Beth and Joel worked hard to find strategies to improve his schoolwork — would he need an IEP? a tutor? — and to deal with his outbursts (a behavior therapy program targeted his erratic behavior). I told them to be persistent but patient, that they and their child are in for a long haul.
“We want to protect Brian, from morning till night.”
The more they worried about Brian’s ADHD, the more they wanted to do things for him — running out to Staples at 9 p.m. to get that fancy pen with the purple ink, or walking him into school to ward off his classmates’ barbs.
Being Brian’s Super Mom raised Beth’s stress levels. I told her that Brian was trying his best, and that, given the circumstances, he was doing pretty well. I asked her to take some time to assess Brian’s progress since his ADHD diagnosis. Above all, I told her to be hopeful that everything would work out. Hope is powerful, and I have found that it is absolutely essential in raising a special-needs child.

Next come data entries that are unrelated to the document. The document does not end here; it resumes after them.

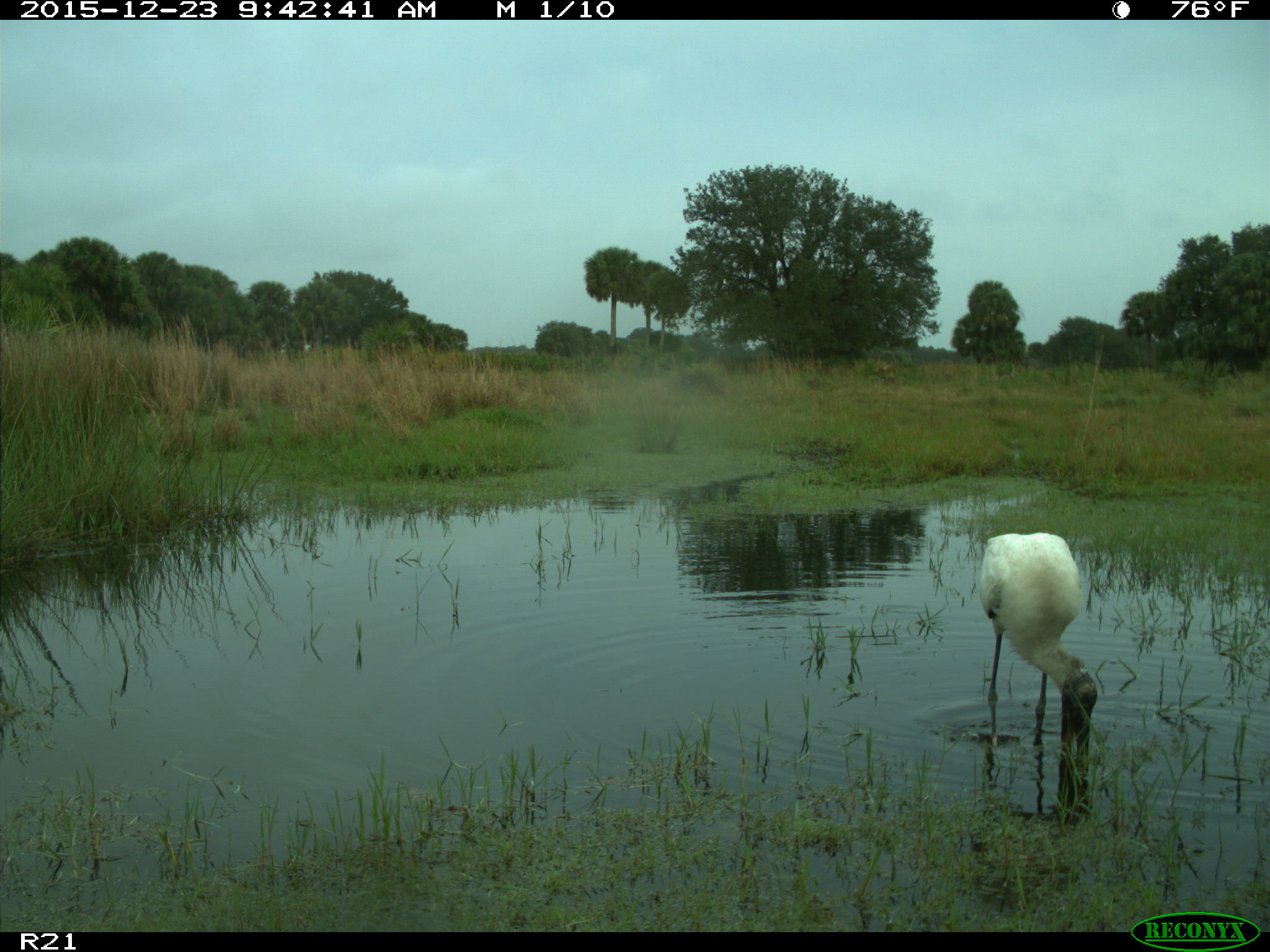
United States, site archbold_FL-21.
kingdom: Animalia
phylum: Chordata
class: Aves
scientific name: Aves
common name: birds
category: unidentified bird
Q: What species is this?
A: Unidentified bird (birds) (Aves).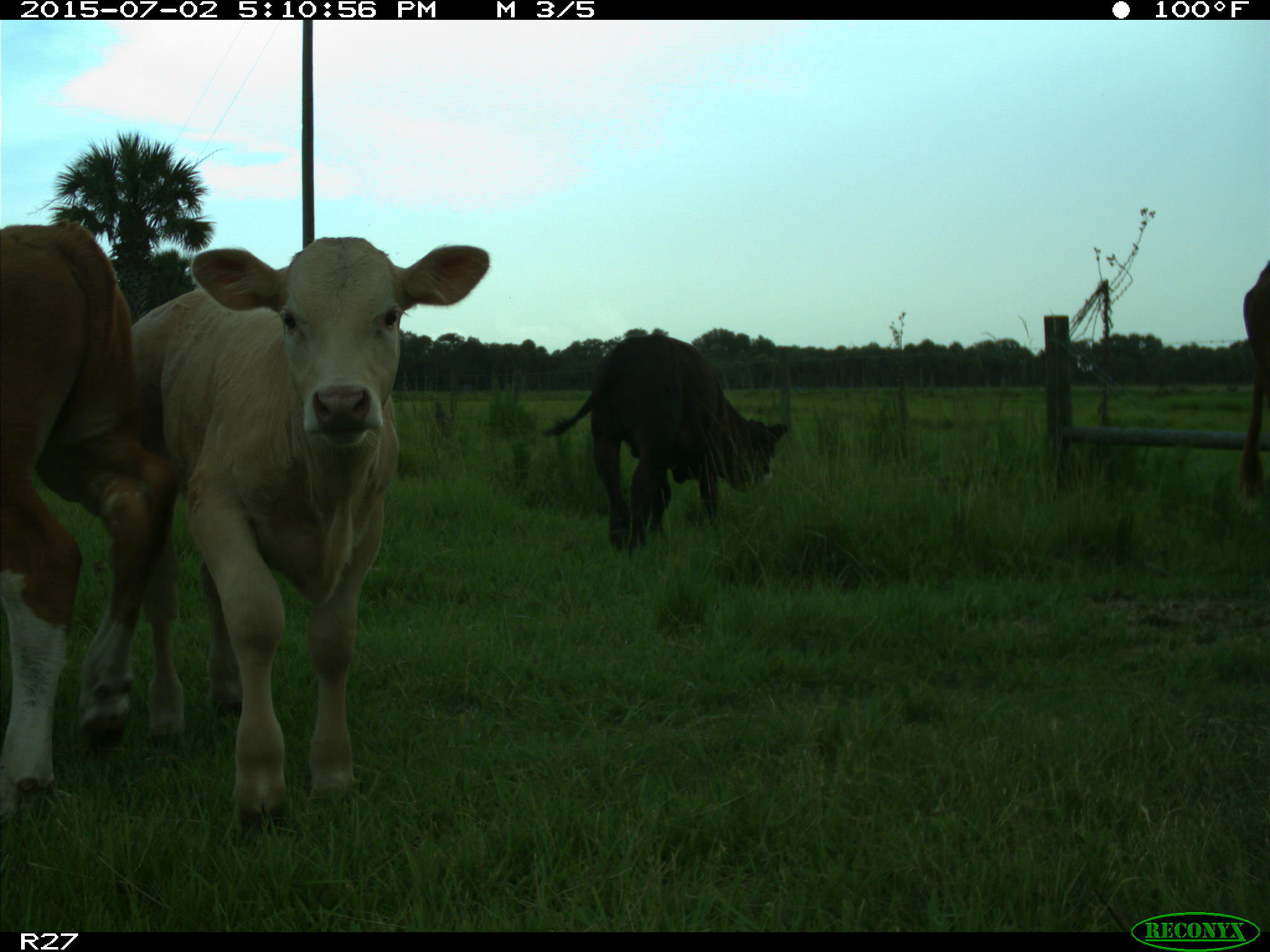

“We could do a better job of parenting Brian.”
Beth and Joel frequently praised Brian, and I encouraged them to pat themselves on the back. Praise effort and celebrate success — your child’s and yours.
Brian needed the same good parenting that any child needs, just a little more of it. He needed ongoing lessons in independence and responsibility, in using good judgment, and in making sound decisions. He needed parents to keep track of where he was and what he was doing. Beth and Joel were providing Brian with all of that. Once they made a list of what they did every day, their frustration and guilt began to wane.
“We could use a vacation from Brian.”
Beth and Joel felt guilty saying it, but they really needed a break. Parenting is a full-time job, and even the best parents — like Beth and Joel — should have time for themselves. I recommended that Beth attend her yoga class one night a week. I suggested that Joel call or see friends on Thursdays. I asked them to make a weekend date with each other to see a movie, go to a restaurant, or take a walk. After a little time away from Brian, they usually felt refreshed, and couldn’t wait to get back home to see him.
“I can’t do it all.”
When Brian needed extra attention and help, the less-busy parent pinch-hit for the other. When Beth couldn’t face another night of wrestling over homework, or had to stay late at the office, Joel stepped in without complaint. When they both hit a wall, they joined a support group for parents with children with ADHD. They got advice and much-needed support from other parents who, Beth and Joel discovered, were facing similar or even tougher challenges.
All of these strategies have helped to make Beth and Joel’s parenting a labor of love, not a recipe for burnout.